GNN can’t learn the length of a cycle that $v_1$ resides in

Therefore, we should augment node features with cycle count manually by adding a vector of cycle counts like this:

$$ \text{cycle count feature: } [0, 0, 0, 1, 0, 0] $$

where index 0 indicates that $v_1$ resides in cycle of length $0$, index 1 indicates cycle of length $1$, and so on.
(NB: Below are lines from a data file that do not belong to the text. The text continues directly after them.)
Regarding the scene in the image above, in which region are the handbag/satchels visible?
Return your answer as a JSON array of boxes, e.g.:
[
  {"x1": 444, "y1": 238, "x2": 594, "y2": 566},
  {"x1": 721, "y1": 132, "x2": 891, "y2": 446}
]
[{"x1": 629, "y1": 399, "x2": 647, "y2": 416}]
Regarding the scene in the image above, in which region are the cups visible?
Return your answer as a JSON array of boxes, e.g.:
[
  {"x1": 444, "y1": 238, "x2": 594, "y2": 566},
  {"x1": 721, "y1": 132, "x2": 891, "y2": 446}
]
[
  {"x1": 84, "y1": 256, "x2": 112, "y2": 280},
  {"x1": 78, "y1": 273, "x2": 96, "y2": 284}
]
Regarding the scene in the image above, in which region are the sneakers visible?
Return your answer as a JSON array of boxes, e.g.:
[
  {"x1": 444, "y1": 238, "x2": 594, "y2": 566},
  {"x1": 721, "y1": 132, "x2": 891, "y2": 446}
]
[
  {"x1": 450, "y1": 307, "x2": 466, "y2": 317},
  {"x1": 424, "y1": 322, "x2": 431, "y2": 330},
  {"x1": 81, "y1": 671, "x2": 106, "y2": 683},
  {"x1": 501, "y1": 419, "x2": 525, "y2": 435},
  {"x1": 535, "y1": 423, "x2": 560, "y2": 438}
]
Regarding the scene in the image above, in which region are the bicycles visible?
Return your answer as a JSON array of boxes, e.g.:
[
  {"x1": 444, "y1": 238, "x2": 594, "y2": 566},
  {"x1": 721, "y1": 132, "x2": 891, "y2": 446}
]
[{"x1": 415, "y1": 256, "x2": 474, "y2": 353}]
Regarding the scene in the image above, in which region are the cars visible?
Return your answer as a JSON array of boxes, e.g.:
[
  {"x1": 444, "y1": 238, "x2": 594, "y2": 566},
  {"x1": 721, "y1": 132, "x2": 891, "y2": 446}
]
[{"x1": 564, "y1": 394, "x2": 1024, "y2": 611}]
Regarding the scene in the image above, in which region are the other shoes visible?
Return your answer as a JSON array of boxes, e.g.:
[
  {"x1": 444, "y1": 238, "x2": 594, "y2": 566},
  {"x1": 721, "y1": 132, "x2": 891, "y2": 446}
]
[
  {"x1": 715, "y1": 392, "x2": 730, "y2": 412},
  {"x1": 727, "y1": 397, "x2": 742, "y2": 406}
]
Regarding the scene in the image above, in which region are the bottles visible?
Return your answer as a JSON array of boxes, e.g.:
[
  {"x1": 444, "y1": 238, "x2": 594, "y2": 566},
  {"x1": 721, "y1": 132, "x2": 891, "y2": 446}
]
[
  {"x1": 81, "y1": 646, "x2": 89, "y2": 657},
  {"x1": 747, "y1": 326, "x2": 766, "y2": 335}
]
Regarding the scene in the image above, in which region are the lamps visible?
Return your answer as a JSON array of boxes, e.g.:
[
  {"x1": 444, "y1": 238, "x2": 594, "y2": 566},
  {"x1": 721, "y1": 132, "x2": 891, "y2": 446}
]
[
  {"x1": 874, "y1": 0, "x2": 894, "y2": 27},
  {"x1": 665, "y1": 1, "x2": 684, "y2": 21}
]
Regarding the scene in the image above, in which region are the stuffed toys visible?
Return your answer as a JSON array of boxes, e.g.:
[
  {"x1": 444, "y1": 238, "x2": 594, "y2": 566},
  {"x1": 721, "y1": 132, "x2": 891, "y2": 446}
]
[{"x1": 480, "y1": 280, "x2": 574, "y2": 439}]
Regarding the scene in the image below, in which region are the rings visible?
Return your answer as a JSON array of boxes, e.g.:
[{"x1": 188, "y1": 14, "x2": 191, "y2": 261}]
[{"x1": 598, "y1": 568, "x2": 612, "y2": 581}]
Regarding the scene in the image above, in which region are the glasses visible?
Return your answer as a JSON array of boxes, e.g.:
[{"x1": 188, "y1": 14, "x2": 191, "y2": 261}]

Commonly used augmented features

  • Node Degree
  • PageRank
  • Clustering coefficient
  • Node centrality
    • Eigenvector
    • Betweenness
    • Closeness
  • Graphlet

Add virtual nodes / edges

Virtual edge

Common approach: connect 2-hop neighbors

  • instead of using adj. matrix $A$ for GNN computation, use $A^2 + A$

Use cases:

  • Bipartite graphs

Virtual node

Add a virtual node and connect it to other nodes (all or some of them)

Benefits:

  • Greatly improves message passing in sparse graphs

Node neighborhood sampling

Instead of using all nodes for message passing, (randomly) sample a node’s neighborhood. for example, if a node has 5 neighbors, sample 2 of them in the message passing phase.

Benefits:

  • Reduce computational cost
    • Allows for scaling to large graphs
  • in practice it works great 👌

Prediction with GNNs

GNN training pipeline

GNN training pipeline
GNN training pipeline

GNN output

GNN output is a set of node embeddings:

$$ \lbrace h_v^{(L)}, \forall v \in G \rbrace $$

Prediction head

  • Node-level tasks
  • Edge-level tasks
  • Graph-level tasks

Node-level

We can directly use node embeddings or transform them into label space ($y_v$ is ground truth label and $\widehat{y}_v$ is model output):

$$ \textcolor{Chartreuse}{\widehat{y}_v = h_v^{(L)}} $$

$$ \text{or} $$

$$ \textcolor{Chartreuse}{\widehat{y}_v = Head_{node}(h_v^{(L)}) = W^{(H)}h_v^{(L)}} $$

Edge-level

$$ \color{Chartreuse} \widehat{y}_{uv} = Head_{edge}(h_u^{(L)},h_v^{(L)}) $$

Options for $Head_{edge}$:

  • Concatenation + Linear: $\text{Linear}(\text{Concat}(h_u^{(L)},h_v^{(L)}))$
    • Similar to graph attention
  • Dot product: $(h_u^{(L)})^T h_v^{(L)}$
    • This approach only applies to 1-way prediction
    • Applying to $k$-way prediction
      • Similar to multi-head attention: $W^{(1)}, …, W^{(K)}$ is trainable

$$ \widehat{y}_{uv}^{(1)} = (h_u^{(L)})^T \textcolor{red}{W^{(1)}}h_v^{(L)} $$

$$ \dots $$

$$ \widehat{y}_{uv}^{(K)} = (h_u^{(L)})^T \textcolor{red}{W^{(K)}}h_v^{(L)} $$

$$ \widehat{y}_{uv} = \text{Concat}(\widehat{y}_{uv}^{(1)}, \dots, \widehat{y}_{uv}^{(K)}) \in \mathbb{R}^k $$

Graph-level

$$ \color{Chartreuse} \widehat{y}_G = Head_{graph}(\lbrace h_v^{(L)} \in \mathbb{R}^d, \forall v \in G \rbrace) $$

Options for $Head_{graph}$:

  • Global mean pooling
  • Global max pooling
  • Global sum pooling

These global pooling methods will work great over small graphs but

⚠️ Global pooling over a (large) graph will lose information

Hierarchical global pooling

Hierarchically pool section of nodes.

Which section?

Diffpool idea:

Diffpool
Diffpool

  • Leverage 2 independent GNNs at each level
    • GNN A: Compute node embeddings
    • GNN B: Compute the cluster that a node belongs to
  • GNNs A and B at each level can be executed in parallel
  • GNNs A and B are trained jointly

Training GNNs

Setting-up GNN Prediction Tasks

When Things Don’t Go As Planned

The three above topics are almost the same in other deep learning areas so I will put them aside for now.